Arts

Exploring New Pathways for the Arts|San Jose

By Karen Park, Arts Program Manager, Office of Cultural Affairs, City of San Jose

The San Jose Office of Cultural Affairs in partnership with EmcArts has selected seventeen local San Jose arts organizations for New Pathways for the Arts|San Jose, a model innovation program directed by EmcArts, a leading not-for-profit provider of innovation services for the arts. New Pathways seeks to stimulate a culture of innovation in a local arts community by working with a large cohort of leading arts organizations in that community through three group convenings and providing in depth coaching and facilitation to a smaller subset of interested organizations who are ready to test and implement innovative ideas.

Innovation is defined by Richard Evans, President of EmcArts, as: “Instances of organizational change that 1) result from a shift in underlying organizational assumptions , 2) are discontinuous from previous practice, and 3) provide new pathways to fulfilling the mission.”

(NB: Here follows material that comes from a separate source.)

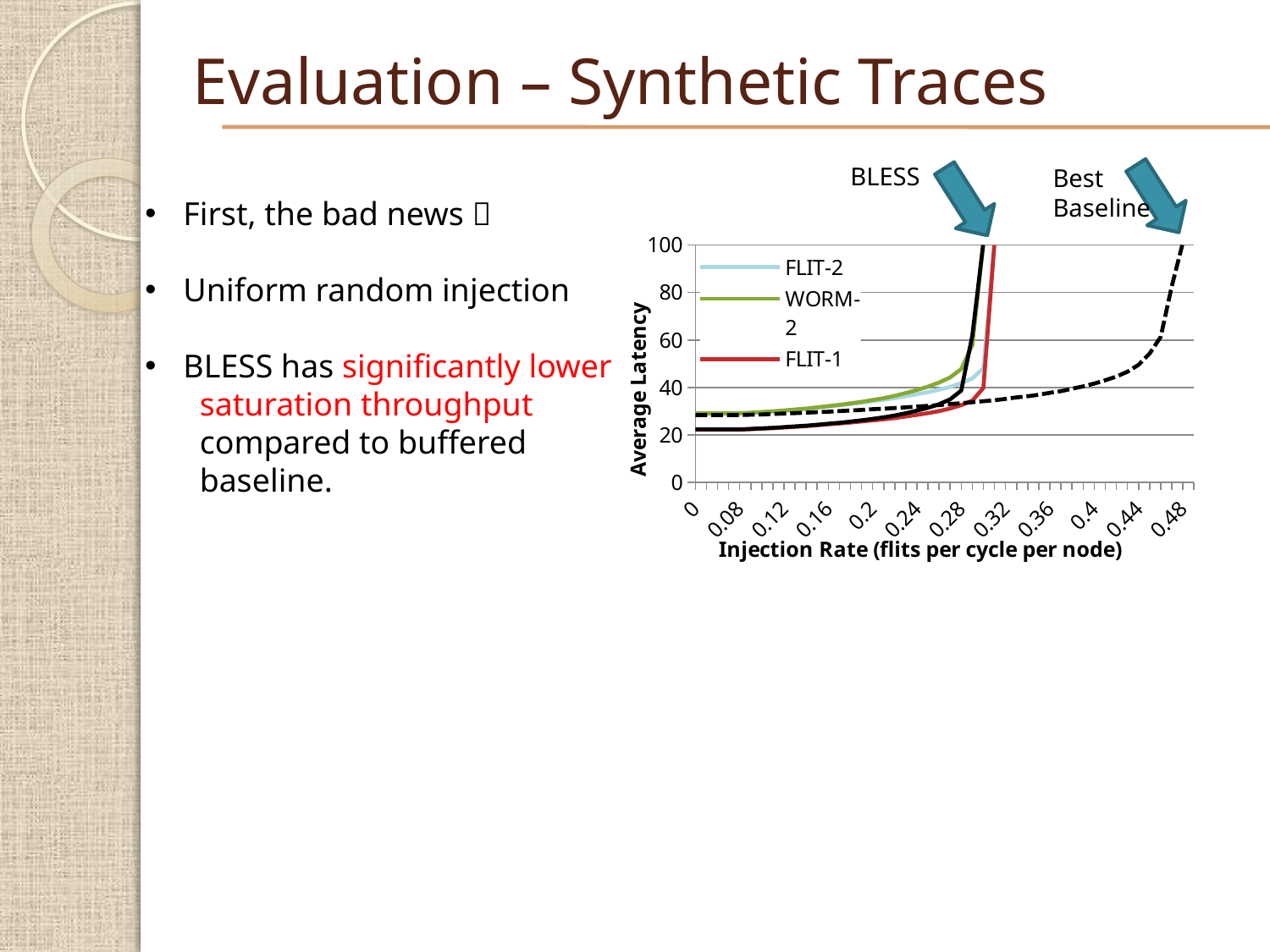
How many series does the chart's legend list? 3 At injection rate 0.08, which is larger, the value for WORM-2 or the value for FLIT-1? WORM-2 What is the title of the chart's y axis? Average Latency Is the value for FLIT-1 at injection rate 0 greater or less than 40? less What is the highest value shown on the y axis of the chart? 100 What kind of chart is shown on the slide? line chart What is the title of the chart's x axis? Injection Rate (flits per cycle per node) Is the value for FLIT-2 at injection rate 0.12 greater or less than 60? less Is the value for WORM-2 at injection rate 0.2 greater or less than 60? less Does the average latency rise or fall as the injection rate increases along the x axis? rise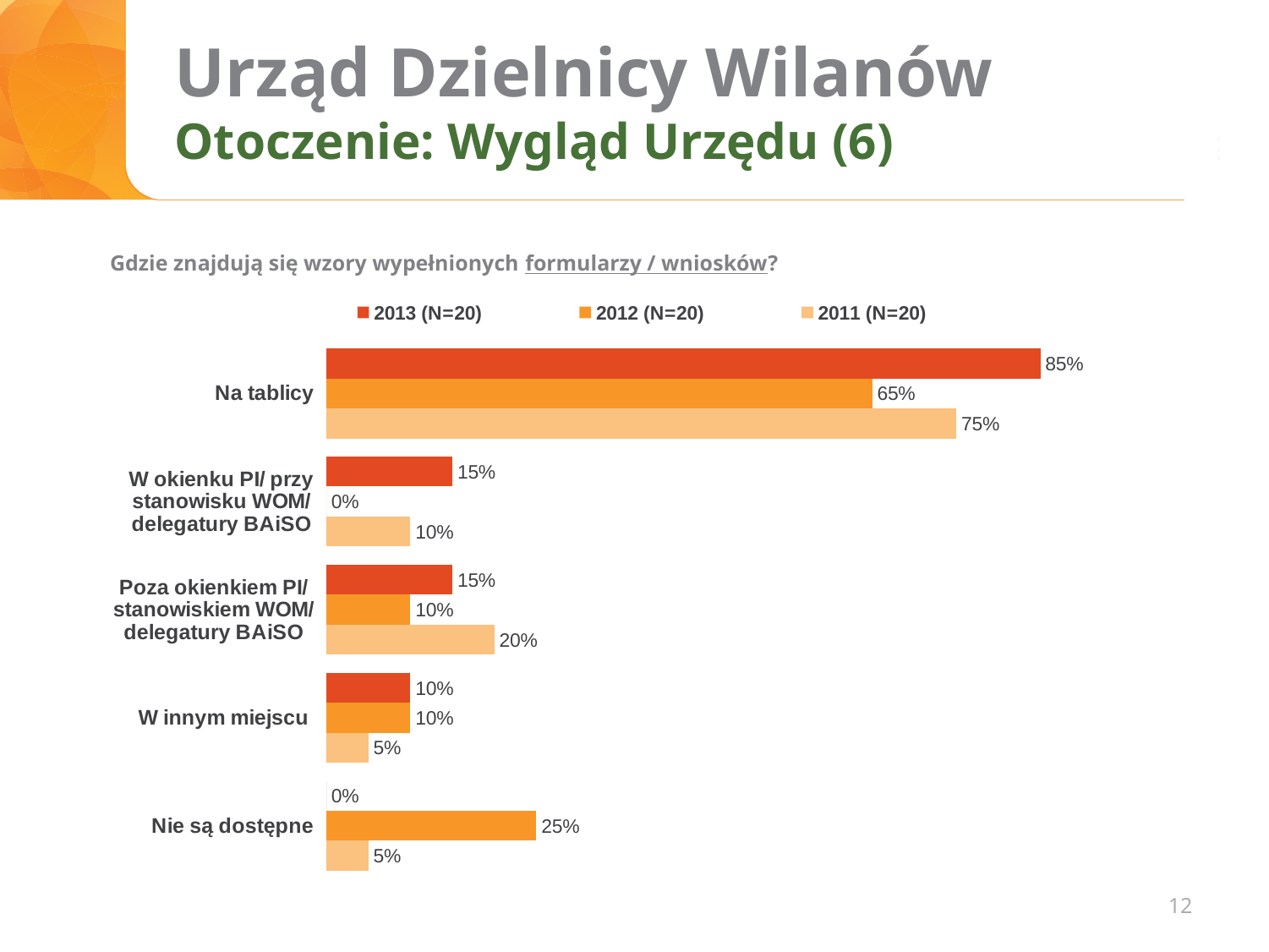
What is the value for "Nie są dostępne" in the 2012 (N=20) series? 25% Which category has the highest value in the 2011 (N=20) series? Na tablicy How many series does the legend list? 3 Which is larger for "Nie są dostępne": the 2012 (N=20) value or the 2011 (N=20) value? 2012 (N=20) What is the value for "Poza okienkiem PI/ stanowiskiem WOM/ delegatury BAiSO" in the 2011 (N=20) series? 20% What is the value for "W okienku PI/ przy stanowisku WOM/ delegatury BAiSO" in the 2012 (N=20) series? 0% Which category has the lowest value in the 2013 (N=20) series? Nie są dostępne How many categories are shown on the chart? 5 What is the difference between the 2013 (N=20) and 2012 (N=20) values for "Na tablicy"? 20% What is the value for "Na tablicy" in the 2013 (N=20) series? 85% What question does the chart answer, as stated above it? Gdzie znajdują się wzory wypełnionych formularzy / wniosków? What kind of chart is shown on the slide? Bar chart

The first group convening was held on April 1, 2011 with about sixty people representing the board, artistic and executive leadership of leading arts organizations selected for their commitment to innovation and representing the rich diversity in San Jose. At the first convening, leadership teams from each organization got straight to work — exploring the roots of innovation by examining adaptive challenges that are resistant to current strategies, focusing on the shifting the underlying assumptions that underlie their work and surfacing new hypothesis about where success may lie in the future.

The City of San Jose was selected to participate in the New Pathways for the Arts initiative after a nationwide RFP, seeking communities with a robust cultural sector and a proclivity towards innovation. By focusing on innovative responses to major challenges and opportunities, New Pathways for the Arts aims to directly impact the future health and public value of participating not-for-profit arts and culture organizations across the country, significantly assisting organizations in enhancing their ability to realize their artistic and public service goals. “In the City’s Office of Cultural Affairs we also have an energetic partner, committed to purposeful innovation in building public value and strengthening the local economy through the arts,” said Richard Evans.New Pathways | San Jose is supported in part by generous grants from the Doris Duke Charitable Foundation, the John S. and James L. Knight Foundation, The William and Flora Hewlett Foundation and the David and Lucile Packard Foundation.”